> **TEXTE**:
M. le président. Je suis saisi de trois amendements faisant l'objet d'une discussion commune. L'amendement n° 30, présenté par M. Cointat, Mme Brisepierre et M. Guerry, est ainsi libellé :

« I. - Après l'article 20, insérer un article additionnel rédigé comme suit :

« L'article 310 du code civil est complété par un alinéa ainsi rédigé :

« - Lorsque la loi étrangère compétente réserve l'initiative du divorce ou de la séparation de corps au conjoint de sexe masculin ou, d'une manière générale, comporte des dispositions portant atteinte à l'égalité des droits entre les époux et dans leurs relations avec leurs enfants lors de la dissolution du mariage. »

« II. - En conséquence, après l'article 20, insérer une division additionnelle ainsi rédigée :

« Chapitre... - Du conflit des lois relatives au divorce et à la séparation de corps. »

L'amendement n° 91, présenté par M. Dreyfus-Schmidt, Mme M. André, M. Badinter, Mmes Cerisier ben Guiga et Durrieu, M. Lagauche, Mme Pourtaud et les membres du groupe Socialiste, apparenté et rattachée, est ainsi libellé :

« Après l'article 22, insérer un article additionnel ainsi rédigé :

« L'article 310 du code civil est complété par un alinéa ainsi rédigé :

« - lorsque la loi étrangère compétente réserve l'initiative du divorce ou de la séparation de corps au conjoint de sexe masculin ou, d'une manière générale, comporte des dispositions portant atteinte à l'égalité des droits entre les époux et dans leurs relations avec leurs enfants lors de la dissolution du mariage. »

L'amendement n° 90 rectifié, présenté par M. Dreyfus-Schmidt, Mme M. André, M. Badinter, Mmes Cerisier-ben Guiga et Durrieu, M. Lagauche, Mme Pourtaud et les membres du groupe Socialiste, apparenté et rattachée, est ainsi libellé :

« Après l'article 22, insérer un article additonnel ainsi rédigé :

« L'article 310 du code civil est complété par un alinéa rédigé :

« - lorsque les dispositions des lois étrangères sont contraires à l'ordre public international, au principe de non-discrimination énoncé à l'article 14 de la convention européenne des droits de l'homme et au principe de l'égalité entre les époux inscrit à l'article 5 du protocole additionnel n° 7 de cette convention. »

Lignes d'un jeu de données de raisonnement spatial:
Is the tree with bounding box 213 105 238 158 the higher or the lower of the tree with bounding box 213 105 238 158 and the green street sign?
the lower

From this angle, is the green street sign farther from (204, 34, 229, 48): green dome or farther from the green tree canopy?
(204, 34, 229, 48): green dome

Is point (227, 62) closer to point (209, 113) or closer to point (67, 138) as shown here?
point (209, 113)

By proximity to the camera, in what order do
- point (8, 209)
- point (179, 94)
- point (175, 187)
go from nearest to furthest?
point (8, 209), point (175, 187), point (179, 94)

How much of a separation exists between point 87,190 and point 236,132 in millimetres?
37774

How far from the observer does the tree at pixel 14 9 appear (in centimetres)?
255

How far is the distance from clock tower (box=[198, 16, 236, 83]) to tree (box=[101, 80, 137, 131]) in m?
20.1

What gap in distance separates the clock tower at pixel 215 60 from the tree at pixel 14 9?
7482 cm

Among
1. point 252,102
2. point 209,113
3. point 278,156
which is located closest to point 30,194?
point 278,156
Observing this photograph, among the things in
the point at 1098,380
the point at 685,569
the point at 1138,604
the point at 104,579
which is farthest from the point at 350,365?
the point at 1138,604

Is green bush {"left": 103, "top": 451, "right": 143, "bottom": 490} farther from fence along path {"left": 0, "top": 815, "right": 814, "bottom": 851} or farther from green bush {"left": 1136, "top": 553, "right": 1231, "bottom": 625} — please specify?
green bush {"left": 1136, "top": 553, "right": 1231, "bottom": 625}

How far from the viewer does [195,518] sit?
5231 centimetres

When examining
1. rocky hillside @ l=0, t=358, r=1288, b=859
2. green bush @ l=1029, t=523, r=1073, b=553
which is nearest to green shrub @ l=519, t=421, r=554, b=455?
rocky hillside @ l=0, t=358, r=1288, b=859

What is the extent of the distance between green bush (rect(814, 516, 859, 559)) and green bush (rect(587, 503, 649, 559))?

> **CONSIGNE**: Poursuivez le compte rendu du débat sur les amendements à l'article 310 du code civil à partir de sa dernière phrase.

> **RÉPONSE**:
La parole est à Mme Paulette Brisepierre, pour présenter l'amendement n° 30.

Mme Paulette Brisepierre. Cet amendement est en quelque sorte un amendement de sauvegarde. Il concerne nos compatriotes ayant contracté un mariage à l'étranger, dans des pays où l'égalité ente l'homme et la femme n'est pas toujours reconnue.

En effet, dans certains pays, en cas de séparation, l'initiative du divorce ou de la séparation de corps revient au conjoint de sexe masculin, et il n'est généralement pas tenu compte de l'égalité de droits entre les époux, notamment en ce qui concerne les enfants.

Le 21 février 2002, un amendement identique a déjà été adopté à l'unanimité, avec l'avis favorable de la commission des lois et du Gouvernement, lors de la discussion de la proposition de loi portant réforme du divorce. Comme l'avait alors indiqué M. Patrice Gélard, rapporteur de cette proposition, cet amendement « ne fait que retranscrire la jurisprudence actuelle de la Cour de cassation, jurisprudence qu'il ne faut pas examiner à la lumière de l'arrêt du 3 juillet 2001, qui avait reconnu la validité d'une répudiation mais prononcée en Algérie et impliquant deux Algériens ».

L'amendement a pour objet de donner toute son importance au principe d'égalité entre l'homme et la femme, inscrit dans le préambule de la Constitution du 27 octobre 1946, dont le législateur doit assurer le respect et qui a été consacré par plusieurs conventions internationales.

Aux termes du troisième alinéa de ce préambule, « la loi garantit à la femme, dans tous les domaines, des droits égaux à ceux de l'homme ».

L'article 16 de la convention des Nations unies du 18 décembre 1979 sur l'élimination de toutes les formes de discrimination à l'égard des femmes prévoit que « les Etats parties prennent toutes mesures appropriées pour éliminer la discrimination à l'égard des femmes dans toutes les questions découlant du mariage et dans les rapports familiaux et, en particulier, assurent, sur la base de l'égalité de l'homme et de la femme, les mêmes droits et les mêmes responsabilités au cours du mariage et lors de sa dissolution ».

Cette convention a été ratifiée par la France. Il convient de lui donner son plein effet dans la mesure où elle n'est pas, sur ce point, d'application directe par les tribunaux en raison des termes employés - « les Etats parties prennent toutes mesures » -, qui supposent une intervention éventuelle du législateur.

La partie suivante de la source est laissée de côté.